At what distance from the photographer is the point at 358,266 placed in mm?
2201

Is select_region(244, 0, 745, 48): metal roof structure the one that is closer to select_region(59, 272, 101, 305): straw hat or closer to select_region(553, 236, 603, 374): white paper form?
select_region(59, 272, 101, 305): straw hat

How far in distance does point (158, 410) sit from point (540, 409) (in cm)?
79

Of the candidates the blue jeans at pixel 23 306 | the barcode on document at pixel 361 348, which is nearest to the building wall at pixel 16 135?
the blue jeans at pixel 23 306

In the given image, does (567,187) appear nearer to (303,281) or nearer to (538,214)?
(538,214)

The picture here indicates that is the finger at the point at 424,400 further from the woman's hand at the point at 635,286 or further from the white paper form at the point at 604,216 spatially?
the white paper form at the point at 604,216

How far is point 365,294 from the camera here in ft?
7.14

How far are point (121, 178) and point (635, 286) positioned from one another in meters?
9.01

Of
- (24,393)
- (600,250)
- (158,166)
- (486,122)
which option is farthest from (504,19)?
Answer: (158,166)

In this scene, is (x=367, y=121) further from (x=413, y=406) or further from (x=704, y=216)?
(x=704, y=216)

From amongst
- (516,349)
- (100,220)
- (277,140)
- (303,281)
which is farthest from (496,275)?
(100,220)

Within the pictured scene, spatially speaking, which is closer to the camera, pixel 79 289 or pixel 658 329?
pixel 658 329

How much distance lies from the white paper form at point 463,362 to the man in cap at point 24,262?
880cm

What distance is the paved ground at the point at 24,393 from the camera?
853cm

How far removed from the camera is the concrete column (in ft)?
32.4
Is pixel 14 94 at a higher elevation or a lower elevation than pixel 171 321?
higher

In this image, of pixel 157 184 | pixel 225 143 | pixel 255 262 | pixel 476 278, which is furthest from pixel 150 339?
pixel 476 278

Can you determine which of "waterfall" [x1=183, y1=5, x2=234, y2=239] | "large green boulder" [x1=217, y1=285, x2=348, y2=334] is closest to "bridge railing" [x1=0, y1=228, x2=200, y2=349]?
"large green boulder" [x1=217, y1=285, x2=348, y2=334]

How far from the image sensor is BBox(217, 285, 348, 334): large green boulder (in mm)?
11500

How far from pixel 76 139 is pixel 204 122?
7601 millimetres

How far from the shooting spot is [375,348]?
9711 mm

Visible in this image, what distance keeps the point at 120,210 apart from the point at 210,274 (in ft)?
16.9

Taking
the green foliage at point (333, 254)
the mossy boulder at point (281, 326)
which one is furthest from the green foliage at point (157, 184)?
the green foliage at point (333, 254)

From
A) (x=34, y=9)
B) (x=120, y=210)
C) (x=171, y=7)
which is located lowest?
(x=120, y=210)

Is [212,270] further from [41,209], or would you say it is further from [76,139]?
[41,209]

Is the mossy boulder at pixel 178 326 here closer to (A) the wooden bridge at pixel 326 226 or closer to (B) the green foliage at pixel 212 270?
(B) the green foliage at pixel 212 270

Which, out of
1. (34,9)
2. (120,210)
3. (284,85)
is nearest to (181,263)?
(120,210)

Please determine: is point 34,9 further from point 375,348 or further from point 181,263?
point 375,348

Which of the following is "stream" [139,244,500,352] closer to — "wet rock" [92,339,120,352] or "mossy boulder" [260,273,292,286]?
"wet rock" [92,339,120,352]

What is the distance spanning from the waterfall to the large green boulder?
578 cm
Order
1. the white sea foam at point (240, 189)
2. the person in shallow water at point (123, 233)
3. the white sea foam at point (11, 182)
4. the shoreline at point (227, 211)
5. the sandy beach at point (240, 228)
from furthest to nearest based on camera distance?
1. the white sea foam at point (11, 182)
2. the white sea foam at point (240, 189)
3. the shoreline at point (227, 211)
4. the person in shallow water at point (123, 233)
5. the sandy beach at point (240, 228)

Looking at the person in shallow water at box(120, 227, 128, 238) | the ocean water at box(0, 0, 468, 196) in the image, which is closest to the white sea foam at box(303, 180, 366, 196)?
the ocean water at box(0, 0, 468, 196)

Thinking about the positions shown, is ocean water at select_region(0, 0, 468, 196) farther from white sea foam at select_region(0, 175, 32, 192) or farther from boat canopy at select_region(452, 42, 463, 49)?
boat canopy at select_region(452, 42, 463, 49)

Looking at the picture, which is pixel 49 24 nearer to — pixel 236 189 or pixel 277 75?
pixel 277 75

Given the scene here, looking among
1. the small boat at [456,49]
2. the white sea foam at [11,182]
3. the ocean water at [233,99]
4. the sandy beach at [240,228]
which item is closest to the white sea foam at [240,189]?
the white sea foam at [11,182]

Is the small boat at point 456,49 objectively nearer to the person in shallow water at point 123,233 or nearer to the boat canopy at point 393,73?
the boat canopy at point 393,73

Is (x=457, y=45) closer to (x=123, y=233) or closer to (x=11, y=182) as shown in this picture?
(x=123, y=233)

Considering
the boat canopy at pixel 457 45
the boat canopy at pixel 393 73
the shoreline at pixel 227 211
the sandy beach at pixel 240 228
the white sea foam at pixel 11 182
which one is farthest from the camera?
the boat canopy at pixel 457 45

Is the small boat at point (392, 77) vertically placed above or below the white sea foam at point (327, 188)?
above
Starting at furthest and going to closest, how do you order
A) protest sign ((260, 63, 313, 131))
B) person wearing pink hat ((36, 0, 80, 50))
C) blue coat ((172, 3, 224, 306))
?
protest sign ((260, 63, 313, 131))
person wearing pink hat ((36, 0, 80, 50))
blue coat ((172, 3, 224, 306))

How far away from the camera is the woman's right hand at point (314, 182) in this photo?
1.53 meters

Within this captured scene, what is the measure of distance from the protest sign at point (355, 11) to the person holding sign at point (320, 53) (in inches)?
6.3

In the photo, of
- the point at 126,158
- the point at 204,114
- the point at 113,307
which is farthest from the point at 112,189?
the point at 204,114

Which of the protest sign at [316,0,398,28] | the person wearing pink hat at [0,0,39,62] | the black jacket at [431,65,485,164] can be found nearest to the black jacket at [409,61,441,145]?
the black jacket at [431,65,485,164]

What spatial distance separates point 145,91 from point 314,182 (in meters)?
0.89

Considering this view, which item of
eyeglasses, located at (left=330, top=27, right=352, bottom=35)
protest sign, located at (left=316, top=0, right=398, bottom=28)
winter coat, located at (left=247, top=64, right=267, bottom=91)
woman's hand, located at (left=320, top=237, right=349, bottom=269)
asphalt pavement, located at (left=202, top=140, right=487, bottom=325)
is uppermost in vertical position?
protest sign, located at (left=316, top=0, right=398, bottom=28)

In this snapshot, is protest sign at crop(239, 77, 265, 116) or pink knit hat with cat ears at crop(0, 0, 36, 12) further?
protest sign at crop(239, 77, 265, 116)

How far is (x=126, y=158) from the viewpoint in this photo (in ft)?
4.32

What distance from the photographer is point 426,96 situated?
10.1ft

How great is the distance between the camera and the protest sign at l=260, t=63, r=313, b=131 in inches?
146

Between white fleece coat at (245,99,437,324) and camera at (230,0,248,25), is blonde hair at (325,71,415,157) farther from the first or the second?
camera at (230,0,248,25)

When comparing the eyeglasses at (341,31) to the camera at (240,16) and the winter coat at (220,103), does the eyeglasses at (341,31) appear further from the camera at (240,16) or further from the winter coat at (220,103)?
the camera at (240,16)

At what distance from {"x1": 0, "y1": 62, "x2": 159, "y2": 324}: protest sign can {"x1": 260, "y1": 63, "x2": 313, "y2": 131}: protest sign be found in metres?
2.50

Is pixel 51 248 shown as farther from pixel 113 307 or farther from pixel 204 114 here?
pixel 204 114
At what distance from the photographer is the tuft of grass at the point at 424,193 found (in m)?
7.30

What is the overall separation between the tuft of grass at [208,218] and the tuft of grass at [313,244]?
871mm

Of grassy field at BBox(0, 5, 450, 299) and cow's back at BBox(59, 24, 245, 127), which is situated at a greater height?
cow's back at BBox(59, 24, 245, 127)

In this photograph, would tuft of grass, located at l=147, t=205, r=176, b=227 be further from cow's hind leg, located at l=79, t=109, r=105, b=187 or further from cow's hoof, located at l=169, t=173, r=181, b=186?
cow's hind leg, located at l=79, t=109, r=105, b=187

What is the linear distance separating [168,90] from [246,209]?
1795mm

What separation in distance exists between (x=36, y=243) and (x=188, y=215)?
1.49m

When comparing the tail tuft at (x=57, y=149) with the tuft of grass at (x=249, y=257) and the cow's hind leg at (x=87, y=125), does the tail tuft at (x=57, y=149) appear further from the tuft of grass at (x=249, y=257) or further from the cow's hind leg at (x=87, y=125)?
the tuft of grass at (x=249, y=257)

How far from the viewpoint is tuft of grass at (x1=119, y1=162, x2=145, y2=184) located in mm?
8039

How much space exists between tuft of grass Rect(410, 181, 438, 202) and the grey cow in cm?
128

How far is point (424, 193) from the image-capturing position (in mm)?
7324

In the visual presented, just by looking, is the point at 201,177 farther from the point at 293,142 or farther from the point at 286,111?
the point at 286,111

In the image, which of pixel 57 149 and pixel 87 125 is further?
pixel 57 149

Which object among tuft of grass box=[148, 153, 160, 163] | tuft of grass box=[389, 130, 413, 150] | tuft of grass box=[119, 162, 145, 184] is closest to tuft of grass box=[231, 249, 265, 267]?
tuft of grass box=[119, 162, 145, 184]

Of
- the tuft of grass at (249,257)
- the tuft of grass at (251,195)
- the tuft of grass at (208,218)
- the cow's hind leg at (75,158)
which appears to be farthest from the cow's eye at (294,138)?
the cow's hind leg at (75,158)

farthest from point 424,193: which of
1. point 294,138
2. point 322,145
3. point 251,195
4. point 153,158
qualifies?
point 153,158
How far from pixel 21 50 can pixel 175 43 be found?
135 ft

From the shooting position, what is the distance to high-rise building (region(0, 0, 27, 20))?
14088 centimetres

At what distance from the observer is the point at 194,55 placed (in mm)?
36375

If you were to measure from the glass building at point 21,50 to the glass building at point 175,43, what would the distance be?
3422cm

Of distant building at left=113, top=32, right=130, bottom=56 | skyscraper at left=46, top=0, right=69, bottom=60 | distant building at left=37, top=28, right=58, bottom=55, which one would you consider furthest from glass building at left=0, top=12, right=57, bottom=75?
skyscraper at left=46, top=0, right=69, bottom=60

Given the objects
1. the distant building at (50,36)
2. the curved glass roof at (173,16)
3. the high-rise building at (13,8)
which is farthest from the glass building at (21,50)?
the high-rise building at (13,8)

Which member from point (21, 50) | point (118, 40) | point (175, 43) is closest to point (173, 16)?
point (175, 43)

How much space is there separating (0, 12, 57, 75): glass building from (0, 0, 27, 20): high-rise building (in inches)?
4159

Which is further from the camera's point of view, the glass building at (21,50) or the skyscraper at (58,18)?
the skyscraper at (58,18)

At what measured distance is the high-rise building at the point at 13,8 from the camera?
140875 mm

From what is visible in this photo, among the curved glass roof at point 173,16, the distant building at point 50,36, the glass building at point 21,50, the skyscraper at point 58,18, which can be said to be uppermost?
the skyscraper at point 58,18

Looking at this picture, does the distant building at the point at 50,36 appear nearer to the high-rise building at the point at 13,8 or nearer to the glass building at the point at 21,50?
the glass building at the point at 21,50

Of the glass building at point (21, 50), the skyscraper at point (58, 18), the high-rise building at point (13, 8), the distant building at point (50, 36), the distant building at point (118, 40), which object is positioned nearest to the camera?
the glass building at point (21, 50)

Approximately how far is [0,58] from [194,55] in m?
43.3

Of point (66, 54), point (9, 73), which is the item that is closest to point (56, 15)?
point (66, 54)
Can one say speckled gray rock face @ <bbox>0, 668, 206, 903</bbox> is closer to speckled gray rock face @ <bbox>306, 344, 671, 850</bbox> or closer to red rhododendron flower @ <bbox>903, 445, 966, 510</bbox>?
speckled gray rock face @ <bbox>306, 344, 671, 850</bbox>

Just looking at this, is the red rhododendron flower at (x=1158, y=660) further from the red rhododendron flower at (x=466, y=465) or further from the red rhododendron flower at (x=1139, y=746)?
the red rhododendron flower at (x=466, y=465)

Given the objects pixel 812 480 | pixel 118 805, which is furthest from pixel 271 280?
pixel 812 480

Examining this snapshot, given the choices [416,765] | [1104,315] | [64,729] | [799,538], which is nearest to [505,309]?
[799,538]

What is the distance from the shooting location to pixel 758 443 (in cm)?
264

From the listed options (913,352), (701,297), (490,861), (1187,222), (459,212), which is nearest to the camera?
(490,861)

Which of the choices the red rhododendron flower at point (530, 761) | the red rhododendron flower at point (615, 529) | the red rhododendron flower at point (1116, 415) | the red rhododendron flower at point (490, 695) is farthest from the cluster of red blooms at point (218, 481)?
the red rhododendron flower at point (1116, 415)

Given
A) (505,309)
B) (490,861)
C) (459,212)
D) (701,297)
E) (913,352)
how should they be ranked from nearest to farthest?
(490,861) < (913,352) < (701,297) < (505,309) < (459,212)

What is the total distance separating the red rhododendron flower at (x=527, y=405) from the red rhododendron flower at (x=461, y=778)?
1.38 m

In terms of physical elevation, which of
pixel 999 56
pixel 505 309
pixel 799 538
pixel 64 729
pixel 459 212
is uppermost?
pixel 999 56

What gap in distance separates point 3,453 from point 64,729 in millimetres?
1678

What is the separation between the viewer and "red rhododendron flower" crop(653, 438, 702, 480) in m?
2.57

Written problem — Return the lines above, from the one containing "Examining this snapshot, given" to the end, exactly as they stand.

Result of the task —
Examining this snapshot, given the choices [416,765] | [1104,315] | [64,729] | [799,538], which is nearest to [505,309]?
[799,538]

What is the distance from the shooting location to pixel 758 443 (in cm)?
264

From the listed options (913,352), (701,297), (490,861), (1187,222), (459,212), which is nearest to the camera?
(490,861)

Which of the choices the red rhododendron flower at point (530, 761) | the red rhododendron flower at point (615, 529) | the red rhododendron flower at point (1116, 415) | the red rhododendron flower at point (490, 695) is farthest from the cluster of red blooms at point (218, 481)?
the red rhododendron flower at point (1116, 415)

Given
A) (505,309)
B) (490,861)
C) (459,212)
D) (701,297)
E) (913,352)
how should they be ranked from nearest to farthest?
(490,861) < (913,352) < (701,297) < (505,309) < (459,212)

What is the total distance separating the red rhododendron flower at (x=527, y=405) from the red rhododendron flower at (x=461, y=778)?
1.38 m

In terms of physical elevation, which of
pixel 999 56
pixel 505 309
pixel 799 538
pixel 64 729
pixel 459 212
is uppermost?
pixel 999 56

What gap in distance separates point 3,453 from point 64,729 in millimetres?
1678

What is the separation between the viewer and "red rhododendron flower" crop(653, 438, 702, 480) in m?
2.57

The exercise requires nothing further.